Non valid language codes in language field

Mvolz-WMF · March 21, 2015

So, my understanding is that the language field is not validated, or that translators don't have to return valid iso language types.

Recently we've encountered translators that return values that LOOK like valid language codes but are not (example: http://www.pbs.org/newshour/making-sense/care-peoples-kids/ has language field value en_US)

Should just things be reported/fixed as bugs or is the general policy that since the field isn't validated, valid language codes don't have to be used?

aurimas · March 21, 2015

Correct, there's currently no validation or requirement for language field. Where possible, we try to supply valid iso codes, but more often than not the data is simply scraped from the page in whatever format is presented. In the future, the field will likely get parsed into a correct iso code, but that will probably not going to be guaranteed (i.e. API consumers can expect a valid code, but shouldn't break if the value is not a valid code)

Mvolz-WMF · March 21, 2015

Okay, thanks! Do you have any idea what standard you might use?

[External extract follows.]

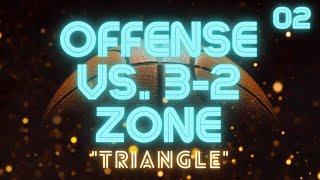 "getlinkyoutube.com-""Triangle"" Offense vs. 3-2 or 1-2-2 Zone Defense"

adamsmith · March 21, 2015

yeah, we're likely going to use the ISO two letter language code followed by two letter country code the way mozilla abbreviates locales, i.e. en-US.
(That's what CSL already uses/understands for locales and citeproc-js actually does understand it in the language field). It's possible Dan will prefer a separation between display and database (the way it's done e.g. with date added, which is stored as ISO but displayed as text), but given the complexity of language that seems tricky.